So I just deleted this whole thing. Seriously... I'm not really sure what I was writing there, but it didn't sound like me... it sounded like... I had the flu... I had the writer's flu and I was vomiting all over the virtual page. I'm not kidding. If I were still teaching and one of my students handed me what I just wrote, I'd probably give them a B-/C+ and tell them all the positive and constructive things I was supposed to tell them and then I'd call one of my colleagues and rant about the tripe I had to read.
...the hell is wrong with me?
Hold up... I'm going to go gargle with some salt water and clear my throat or something.
...
All right, let's try this again.
Like most working people that have jobs just to pay the bills, I hate Mondays. They come in like some sort of bad hangover and you don't get your bearings until sometime around 2 in the afternoon. And when you get to work in the morning, everyone is experiencing the same damn "hangover" you are and nothing can change that mood -- that is... until the "Happy Monday" lady rolls around.
I'm not lying, there is seriously a "Happy Monday" lady at my office. You see this weird china doll head thing right here? She's like that, no lie. Glassy eyed lady with strange hair and she walks down the hall by my cubicle every Monday and cheerily says, "HAPPY MONDAY!" to my assistant. Every fucking Monday she says that! And I'm always sitting in my cubicle thinking, "Is this lady for real?" (or at least I used to always think that until I finally decided she was for real) Who does that? It somehow seems sick and wrong that someone could possibly be THAT excited about Monday. Not only that, I'm pretty sure she works in the customer service department where she has to get bitch slapped all day long so... wow... Happy Monday indeed.
I've been working in this same office for the past four years, and I'd have to say it's only been in the last 9 months that I've noticed this lady, and nine months later she still throws me for a loop. It's the closest I get to that Office Space moment where the main character's admin says, "Oh... looks like someone has a case of The Mondays..." Damn right I do! I have a case of The Mondays every damn Monday, and your over the top cheeriness is only making it worse!
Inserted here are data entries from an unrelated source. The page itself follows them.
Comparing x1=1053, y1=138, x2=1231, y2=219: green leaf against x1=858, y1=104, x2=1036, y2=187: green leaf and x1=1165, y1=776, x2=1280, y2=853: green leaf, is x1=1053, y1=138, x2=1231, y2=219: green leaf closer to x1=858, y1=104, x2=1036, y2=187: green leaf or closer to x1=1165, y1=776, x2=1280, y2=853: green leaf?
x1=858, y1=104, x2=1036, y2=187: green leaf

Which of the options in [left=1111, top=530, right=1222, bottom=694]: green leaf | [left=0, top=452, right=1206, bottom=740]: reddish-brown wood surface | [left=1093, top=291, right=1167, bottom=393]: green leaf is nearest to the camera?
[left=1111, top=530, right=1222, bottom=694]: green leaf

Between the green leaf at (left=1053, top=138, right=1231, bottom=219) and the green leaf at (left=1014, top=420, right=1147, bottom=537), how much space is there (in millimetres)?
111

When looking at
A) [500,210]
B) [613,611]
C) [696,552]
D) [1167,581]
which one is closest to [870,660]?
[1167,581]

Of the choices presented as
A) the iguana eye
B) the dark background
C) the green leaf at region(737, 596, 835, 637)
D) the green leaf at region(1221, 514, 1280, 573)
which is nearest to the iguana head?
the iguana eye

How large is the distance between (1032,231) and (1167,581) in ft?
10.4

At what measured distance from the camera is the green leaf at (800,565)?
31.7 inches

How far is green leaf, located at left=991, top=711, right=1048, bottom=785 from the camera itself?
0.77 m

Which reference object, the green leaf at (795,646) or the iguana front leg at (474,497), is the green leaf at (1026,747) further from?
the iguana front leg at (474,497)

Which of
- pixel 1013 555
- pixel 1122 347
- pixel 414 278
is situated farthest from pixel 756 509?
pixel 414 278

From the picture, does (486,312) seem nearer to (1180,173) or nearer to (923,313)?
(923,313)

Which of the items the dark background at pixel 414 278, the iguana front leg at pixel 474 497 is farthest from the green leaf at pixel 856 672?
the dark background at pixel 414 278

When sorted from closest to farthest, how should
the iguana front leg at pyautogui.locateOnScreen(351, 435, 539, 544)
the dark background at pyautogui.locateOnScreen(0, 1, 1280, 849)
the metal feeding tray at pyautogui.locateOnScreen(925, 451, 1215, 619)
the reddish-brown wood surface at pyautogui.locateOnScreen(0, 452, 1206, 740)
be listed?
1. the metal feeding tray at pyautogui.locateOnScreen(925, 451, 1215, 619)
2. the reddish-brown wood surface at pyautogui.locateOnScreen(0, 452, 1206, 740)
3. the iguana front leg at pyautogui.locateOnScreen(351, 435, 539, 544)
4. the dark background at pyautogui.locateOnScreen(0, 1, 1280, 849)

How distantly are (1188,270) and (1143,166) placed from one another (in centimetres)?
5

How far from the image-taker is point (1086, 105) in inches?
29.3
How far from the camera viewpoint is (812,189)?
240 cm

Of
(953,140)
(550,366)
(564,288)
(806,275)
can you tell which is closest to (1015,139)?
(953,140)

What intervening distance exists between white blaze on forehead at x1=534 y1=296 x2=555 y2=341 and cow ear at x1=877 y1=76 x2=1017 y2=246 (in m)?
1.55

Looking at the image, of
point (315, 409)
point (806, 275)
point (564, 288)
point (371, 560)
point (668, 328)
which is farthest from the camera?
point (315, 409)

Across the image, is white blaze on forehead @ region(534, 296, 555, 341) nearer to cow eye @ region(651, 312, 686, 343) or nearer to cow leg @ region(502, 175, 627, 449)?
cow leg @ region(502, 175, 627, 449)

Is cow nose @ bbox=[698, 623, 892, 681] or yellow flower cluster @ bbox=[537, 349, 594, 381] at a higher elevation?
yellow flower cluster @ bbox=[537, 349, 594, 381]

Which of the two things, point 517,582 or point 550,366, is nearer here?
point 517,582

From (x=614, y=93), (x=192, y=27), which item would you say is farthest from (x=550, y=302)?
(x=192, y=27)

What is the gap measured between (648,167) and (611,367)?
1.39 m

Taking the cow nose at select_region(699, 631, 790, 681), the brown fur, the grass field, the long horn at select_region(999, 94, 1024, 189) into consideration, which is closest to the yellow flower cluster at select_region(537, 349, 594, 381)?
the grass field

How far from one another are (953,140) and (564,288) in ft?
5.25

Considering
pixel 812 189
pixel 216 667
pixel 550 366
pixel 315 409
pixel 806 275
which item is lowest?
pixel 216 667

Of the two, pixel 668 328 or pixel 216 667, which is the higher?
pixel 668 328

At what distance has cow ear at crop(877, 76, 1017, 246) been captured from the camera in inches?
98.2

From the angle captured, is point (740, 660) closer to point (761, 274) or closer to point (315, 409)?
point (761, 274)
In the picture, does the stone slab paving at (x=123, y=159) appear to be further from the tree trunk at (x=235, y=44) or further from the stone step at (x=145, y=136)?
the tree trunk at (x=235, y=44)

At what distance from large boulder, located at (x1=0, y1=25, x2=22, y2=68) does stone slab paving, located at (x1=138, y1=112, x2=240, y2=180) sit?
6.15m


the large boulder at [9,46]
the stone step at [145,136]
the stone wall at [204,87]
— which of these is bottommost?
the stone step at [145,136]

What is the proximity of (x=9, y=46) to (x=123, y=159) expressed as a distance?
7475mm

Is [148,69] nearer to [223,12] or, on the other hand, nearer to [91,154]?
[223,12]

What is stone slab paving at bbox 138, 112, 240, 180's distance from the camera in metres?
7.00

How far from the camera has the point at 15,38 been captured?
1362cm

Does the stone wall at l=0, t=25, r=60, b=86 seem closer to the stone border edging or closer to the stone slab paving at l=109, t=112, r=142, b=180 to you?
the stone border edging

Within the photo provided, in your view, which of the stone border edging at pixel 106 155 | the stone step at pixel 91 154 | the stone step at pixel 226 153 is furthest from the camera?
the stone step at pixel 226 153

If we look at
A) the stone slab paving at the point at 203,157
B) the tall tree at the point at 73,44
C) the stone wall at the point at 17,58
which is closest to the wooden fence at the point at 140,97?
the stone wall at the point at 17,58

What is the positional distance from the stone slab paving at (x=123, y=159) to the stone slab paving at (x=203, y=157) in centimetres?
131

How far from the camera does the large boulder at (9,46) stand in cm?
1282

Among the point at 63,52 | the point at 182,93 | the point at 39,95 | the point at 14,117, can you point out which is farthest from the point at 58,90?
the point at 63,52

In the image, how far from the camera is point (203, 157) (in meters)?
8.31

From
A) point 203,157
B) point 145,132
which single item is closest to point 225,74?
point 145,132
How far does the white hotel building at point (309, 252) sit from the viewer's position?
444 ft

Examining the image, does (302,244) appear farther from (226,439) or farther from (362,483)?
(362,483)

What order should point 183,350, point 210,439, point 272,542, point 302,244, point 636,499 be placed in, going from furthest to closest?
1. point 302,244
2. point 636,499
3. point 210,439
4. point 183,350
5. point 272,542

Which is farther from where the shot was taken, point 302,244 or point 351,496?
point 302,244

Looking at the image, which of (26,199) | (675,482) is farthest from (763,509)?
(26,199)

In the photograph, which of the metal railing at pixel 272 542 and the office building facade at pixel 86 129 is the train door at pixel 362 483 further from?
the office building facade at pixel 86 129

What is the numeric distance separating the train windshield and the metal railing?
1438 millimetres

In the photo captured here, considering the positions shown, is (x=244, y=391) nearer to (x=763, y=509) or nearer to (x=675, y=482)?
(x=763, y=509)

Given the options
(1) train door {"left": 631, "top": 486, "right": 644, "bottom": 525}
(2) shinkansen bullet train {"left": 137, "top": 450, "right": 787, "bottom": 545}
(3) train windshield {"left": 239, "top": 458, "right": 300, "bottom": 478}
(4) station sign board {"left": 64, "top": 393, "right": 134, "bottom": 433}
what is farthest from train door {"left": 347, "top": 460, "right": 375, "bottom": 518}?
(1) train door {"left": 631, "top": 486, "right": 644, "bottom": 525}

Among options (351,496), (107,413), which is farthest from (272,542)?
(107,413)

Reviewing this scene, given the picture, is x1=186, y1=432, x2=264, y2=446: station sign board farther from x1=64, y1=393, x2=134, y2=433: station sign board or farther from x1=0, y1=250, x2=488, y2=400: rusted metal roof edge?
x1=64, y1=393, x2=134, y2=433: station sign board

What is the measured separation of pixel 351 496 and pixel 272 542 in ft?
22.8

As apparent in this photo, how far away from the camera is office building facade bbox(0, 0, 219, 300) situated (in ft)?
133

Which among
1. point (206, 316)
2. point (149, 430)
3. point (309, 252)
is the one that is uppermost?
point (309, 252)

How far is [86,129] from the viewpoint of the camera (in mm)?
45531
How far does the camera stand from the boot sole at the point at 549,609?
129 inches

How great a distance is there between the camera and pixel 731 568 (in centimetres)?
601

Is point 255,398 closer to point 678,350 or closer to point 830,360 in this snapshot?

Now here's the worst part of the Happy Monday Lady: after I sit there and run several lines of sarcasm past my admin, making her laugh of course, I have this strange guilt feeling that something is terribly wrong with me, that I shouldn't make fun of someone so happy and cheery and positive, that I too should have this cheerfully canned approach to Monday and say something to myself like, "Seize the Monday!" or "The Monday is your oyster! Make the best of it!" But... I shake it off. I can't be that way, I'm not that way. I have plenty of positive outlook moments in my life, but Monday just isn't one of them. And... let's face it, what kind of writer would I be if I walked around like a glass eyed fair of face Monday's child? I'm pretty sure that lady knits and bakes cookies. I don't knit and I don't bake cookies. I spew... that's what I do. I spew and I say things off the cuff and I make random office people laugh with my jadedness and... I like it that way. Besides, if I were Monday's Child, if I were "fair of face" (whatever the hell that means... Monday's child is fair of face...? The hell does that mean? It's certainly not me. I wake up looking in the mirror thinking I'm one haggard ninny on Monday mornings because I have insomnia and Mondays just suck so.... ) that kind of attitude (the fair of face kind, which I needed to clarify because my last parenthetical rant went on a little longer than I had intended and I think it may have distracted you from my original point) doesn't make for a very humorous Monday morning blog now, does it?